BOUND 02

43 5 0
                                    

       Sinar matahari berlomba-lomba masuk melalui celah-celah jendela kamar, menyorot tepat pada perempuan yang masih senantiasa bergelung dengan selimut miliknya.

Mata indahnya mengerjap merasakan silau yang mendera kelopak matanya yang masih enggan membuka. Diangkatnya satu jemari dan dia halau sinar yang seakan menganggu tidur lelapnya.

"Nora, ayo bangun." Agrio mengelus lembut pipi Nora dengan jari telunjuknya. Bibirnya mengulas senyum.

"Jangan ganggu aku." Nora menepis kasar tangan Agrio yang dengan lancang menyentuh pipinya.

"Nora, aku telah memasak untuk sarapan kita. Mari sarapan terlebih dahulu?" ajak Agrio, tangannya berpindah mengelus bahu perempuan ini penuh cinta.

"Kau makan saja sendiri. Aku muak, Agrio! Tolong mengertilah," teriak Nora tertahan. Tubuhnya telah sepenuhnya dalam posisi duduk, dibawanya tubuh itu mundur memberi batas akan dirinya dan Agrio.

"Sekali saja kau coba makanan yang telah aku siapkan untukmu." Agrio memberikan senyum tulusnya.

"Sejak kau memasak untukku dua hari lalu, kau pikir aku sudi memakan masakan buatan mu itu?" tanya Nora penuh penekanan pada setiap kata yang ia lontarkan.

"Bahkan melihat pun aku tak ingin," hina Nora memberikan tatapan tajam penuh ketidaksukaannya.

Agrio memudarkan senyummu sesaat, kemudian ia mengulas senyum kaku lalu berucap, "apa kau mau makan makanan lain? Um, masakan Bibi misalnya."

"Diamlah. Lagipula mengapa kau begitu repot mengurusi diriku? Urus saja kehidupanmu yang menyedihkan itu," ucap Nora dengan nada tajam. Di lemparnya selimut putih tebal itu ke lantai, lantas ia beranjak keluar ruangan.

Agrio telah tiba di meja makan. Matanya menatap dua piring nasi goreng seafood  yang telah ia siapkan untuknya dan Nora. Meski ia harus bangun lebih awal agar dapat memasak agar tak terlambat berangkat bekerja.

Nasi goreng seafood milik Agrio telah tandas, menyisakan satu piring lagi. Agrio tersenyum singkat. Rasa sesak memenuhi rongga dada. Seakan menyumbat aksesnya untuk menghidu udara lebih banyak.

"Janera, kau mau?" Tepat ketika gadis berusia delapan belas tahun itu melintasi meja makan, Agrio menawarkan pada gadis itu.

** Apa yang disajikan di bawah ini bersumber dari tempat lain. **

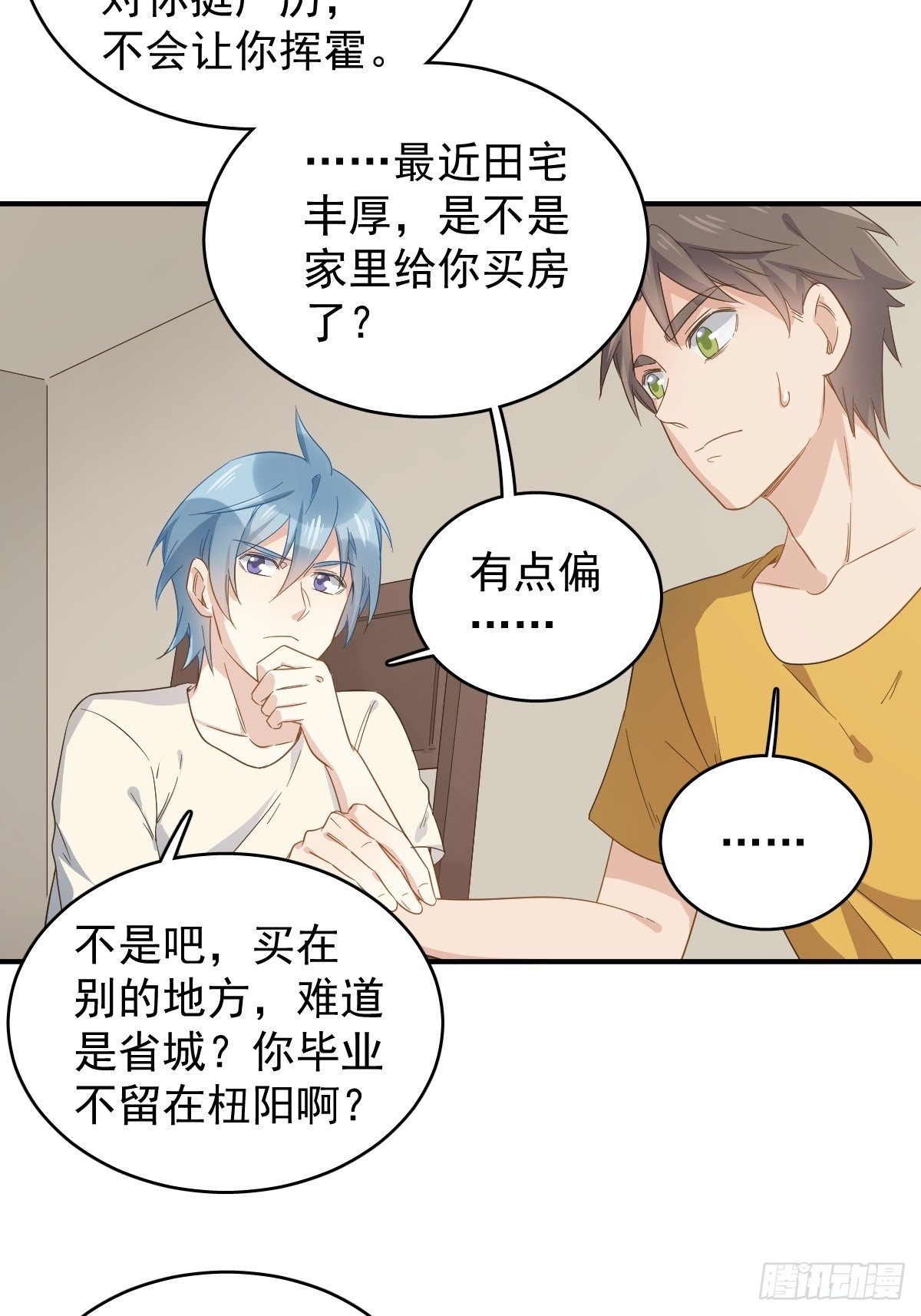 第36话 三门课要挂6
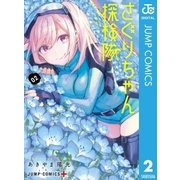 さぐりちゃん探検隊 2（集英社） [電子書籍]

"Untuk saya?" Janera melotot tak percaya. Makanan yang ditawarkan padanya adalah masakan tangan Agrio sendiri, bahkan didedikasikan untuk Nora. Memang terlihat begitu menggiurkan, namun apakah pantas ia menerimanya?

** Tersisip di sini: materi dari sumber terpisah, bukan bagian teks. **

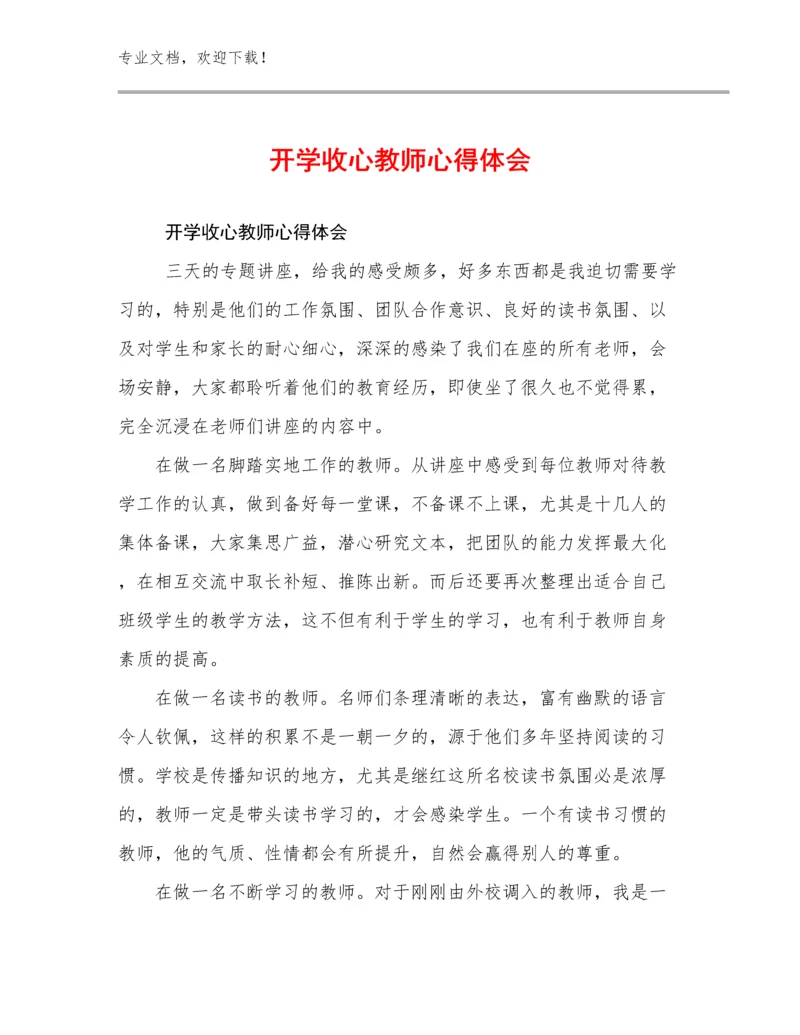 2024开学收心教师心得体会范文30篇合辑.docx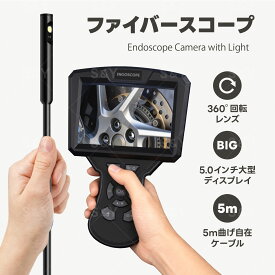 【新発売】ファイバースコープ 5インチIPS液晶モニター 360度電動回転 調整可能LED照明付き IP67防水防塵 多言語対応日本語 工業用内視鏡 配管検査カメラ 自動車整備 下水道点検用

"Makanlah sebelum dingin," ucap Agrio kemudian memberikan senyum singkatnya dan berlalu menuju kamarnya untuk bersiap.

Janera menatap kepergian Agrio dengan senyum kagumnya. Pria itu sungguh baik, Janera merasa memiliki seorang ayah saat pria itu dengan baik hati selalu memperhatikan dirinya dan ibunya selama bekerja di sini. Meski bukan pada mereka saja, Janera cukup senang melihat kedermawaan Agrio.

Gadis itu lantas meletakan kemoceng di tangannya pada salah satu nakas sedikit menjauh dari meja makan agar debu dari kemoceng tak terbang ke meja makan itu.

"Enak sekali. Benar-benar pria idaman. Mengapa Nyonya membenci pria sempurna sepertinya?" gumam Janera mengunyah makanan secara lambat.

***

A

grio duduk di kursi kebesarannya sembari menatap lekat dengan teliti penuh pada in-focus yang terpasang menampilkan beberapa data dengan seorang karyawan kantor yang menjelaskan untung-rugi dalam beberapa bulan terakhir.